NurseLex / webgpu_prototype.html
NurseCitizenDeveloper's picture
feat(webgpu): add actionable UI error message for enabling chrome webgpu flags
4039d9d
<div style="border: 1px solid #ddd; padding: 20px; border-radius: 8px; background: #f9fafb;">
<h3 style="margin-top: 0;">Local AI Inference Test (WebGPU)</h3>
<p id="wg-status" style="color: #6366f1; font-weight: bold;">[Status] Waiting to initialize...</p>
<div style="margin-bottom: 10px;">
<strong>Context (Simulation):</strong><br />
<textarea id="wg-context"
style="width: 100%; height: 60px; padding: 8px;">Mental Health Act 1983, Section 5(4): A nurse has the power to detain a voluntary patient who is already receiving treatment for a mental disorder, for up to 6 hours.</textarea>
</div>
<div style="margin-bottom: 10px;">
<strong>Question:</strong><br />
<input type="text" id="wg-question" style="width: 100%; padding: 8px;"

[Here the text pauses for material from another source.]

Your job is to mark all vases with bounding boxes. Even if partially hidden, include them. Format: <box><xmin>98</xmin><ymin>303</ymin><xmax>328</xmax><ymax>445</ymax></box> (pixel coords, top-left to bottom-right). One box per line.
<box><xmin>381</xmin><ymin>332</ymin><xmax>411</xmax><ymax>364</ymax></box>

value="What power does a nurse have under Section 5(4)?" />
</div>
<button id="wg-btn"
style="background: #4f46e5; color: white; padding: 10px 15px; border: none; border-radius: 4px; cursor: pointer;"
disabled>Load Model & Ask</button>
<div style="margin-top: 15px;">
<strong>Output:</strong>
<pre id="wg-output"
style="white-space: pre-wrap; background: #1e293b; color: #a5b4fc; padding: 15px; border-radius: 6px; min-height: 100px;">(Output will appear here)</pre>
</div>
</div>
<script type="module">
// Import transformers.js (v3 is required for WebGPU support for most modern models)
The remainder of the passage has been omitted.